Karim Maloum en garde à vue

Karim Maloum l’ancien pilier de l’Usap vient de tomber à nouveau, dénoncé pour une affaire supposée de racket, ex-membre de la « Dream Team » cette « équipe de rêve » qui ne jouait pas au basquet, mais qui avait fait de l’attaque à main armée sa principale activité.

Condamné pour le braquage d’un fourgon blindé à treize ans de prison, il bénéficiait d’une libération conditionnelle depuis 2008. Elle devait prendre fin en novembre. C’est dans une souricière tendue par la présumée victime et la police, que le perpignanais est tombé à nouveau dans les mailles de l’action judiciaire. Karim Maloum nie farouchement les faits. Selon son avocat, il ne faisait que négocier un prêt de 50 000 euros pour ouvrir une brasserie à Perpignan. Malheureusement, cela ne joue pas en sa faveur, non seulement le plaignant l’accuse de tentative de racket et de séquestration, mais les trois personnes qui accompagnaient l’ancien joueur de l’Usap, ont pris la fuite et sont recherchées par la police.

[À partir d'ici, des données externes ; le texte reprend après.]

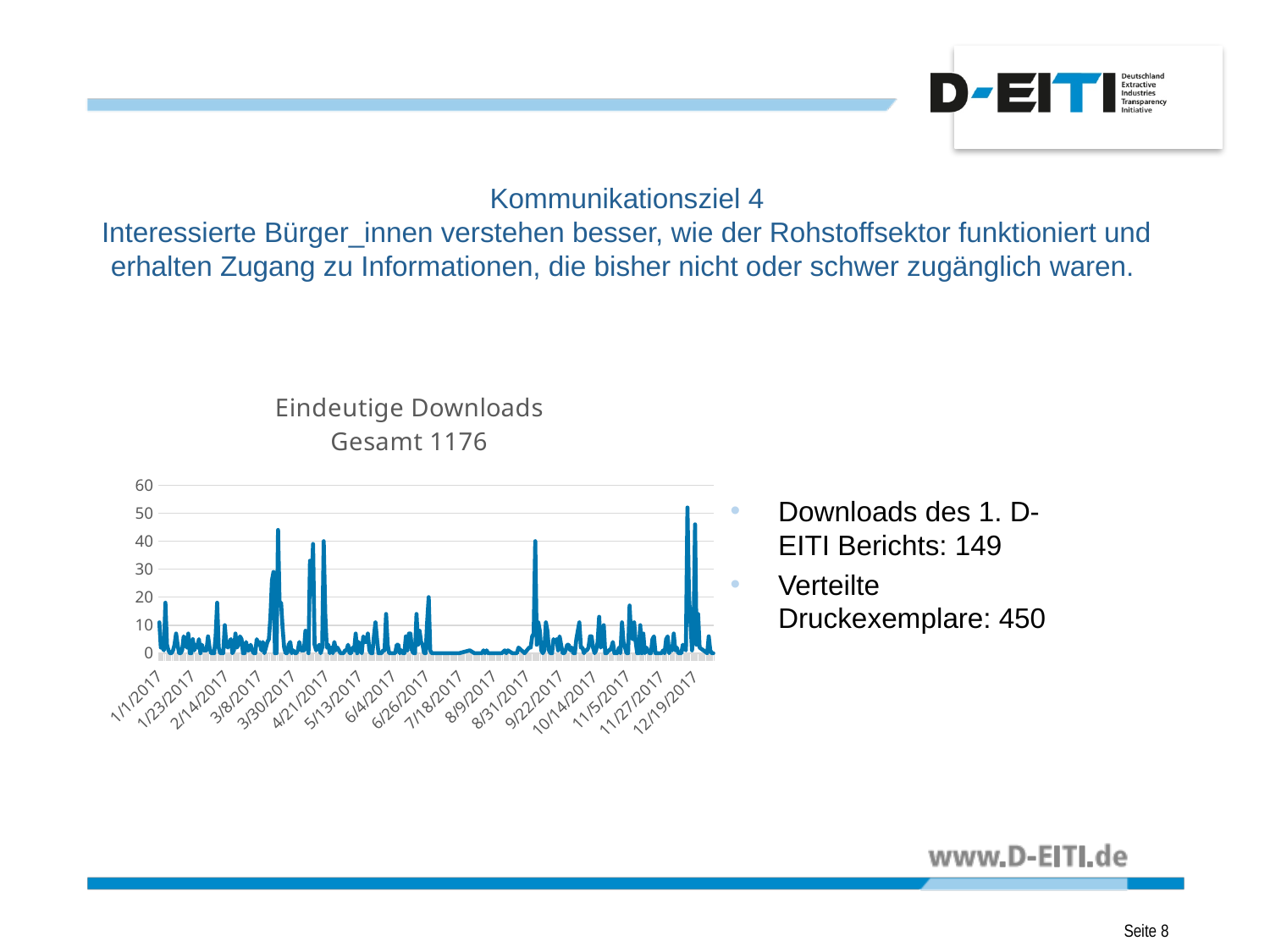
What is the highest tick value shown on the y axis of the chart? 60 Is the value around 7/18/2017 greater or less than 10? less In which month of 2017 does the highest daily download value occur? December Is the peak near 8/31/2017 greater or less than 30? greater What is the title of the chart? Eindeutige Downloads Gesamt 1176 Which is larger: the peak near 3/30/2017 or the highest peak in December 2017? the December 2017 peak What kind of chart is shown on the slide? line chart What total number of unique downloads (Gesamt) is stated in the chart title? 1176 Is the peak near 3/30/2017 greater or less than 40? greater How many data series are plotted in the chart? 1 How many date labels are shown along the x axis of the chart? 17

Pourquoi fuir si l’on ne participait qu’à une simple demande de prêt ? Maloum a été incarcéré à La Santé.

La Dream Team

Il est impossible de résumer ce qu’a été cette bande dans les années 90, tant leurs coups de mains audacieux sont nombreux. Un film serait en préparation. Outre Karim Maloum, un autre perpignanais faisait partie de l’équipe, Jean-Jacques Naudo, International de rugby, ancien demi d’ouverture du XIII catalan. Le 13 août 1996, la dream team n’avait pas hésité à attaquer un avion sur le tarmac de la Llabanères à Rivesaltes. Jean-Jacques Naudo tombera pour cette affaire, quatorze ans plus tard, à cause des progrès scientifiques obtenus sur l’adn. Après le coup de l’aéroport, ils avaient multiplié leurs attaques contre des dépôts de fonds et des fourgons blindés, sans jamais faire de victime. Lorsque les forces de l’ordre les auront dans leur collimateur, une partie de la bande se mettra à couvert – mais pas au vert – en Espagne. Ils y gagneront leur nom, allusion à l’équipe de basquet américaine qui a gagné les JO de Barcelona 92’. Ses hommes, maintenant, fichés au grand banditisme, multiplieront leurs attaques à mains armées. Mais cette vie aventureuse se terminera pour certains sous les coups de feu des règlements de compte ou en attaquant d’autres bandes rivales pour leur voler leur cargaison de 300 kilos de haschich. Lors de cette attaque, Michel Crutel considéré comme le chef de la bande est blessé, ses complices le déposent devant un hôpital. Les médecins ne pourront que constater le décès. Porteur de faux papiers établis au non de Christian David, il sera identifié comme Michel Crutel, truand dangereux soupçonné du meurtre de cinq de ses lieutenants et de sa fiancée. Christian Oraison est abattu à Manosque en août 2008 suite à un règlement de comptes peut-être lié au trafic de machines à sous. Gérard Allain est interpellé à Stains en juillet 2009, alors qu’il s’apprêtait à braquer la poste de la ville. Daniel Bellanger, le chef du groupe, qui a réussi à ne jamais être identifié sur les braquages imputés à l’équipe, tombe en février 2010, pour une affaire de trafic de drogue international. Daniel Merlini, impliqué au milieu corse des machines à sous, est lui abattu le 17 mars 2010 à Meynargues, dans les environs de Marseille. Karim Maloum, lui-même, échappera de peu à une tentative d’assassinat en mars 2011. Les plus chanceux passeront quelques années en prison. Les survivants de la Dream Team sont libres et ont des tas d’histoires à raconter à leurs petits enfants.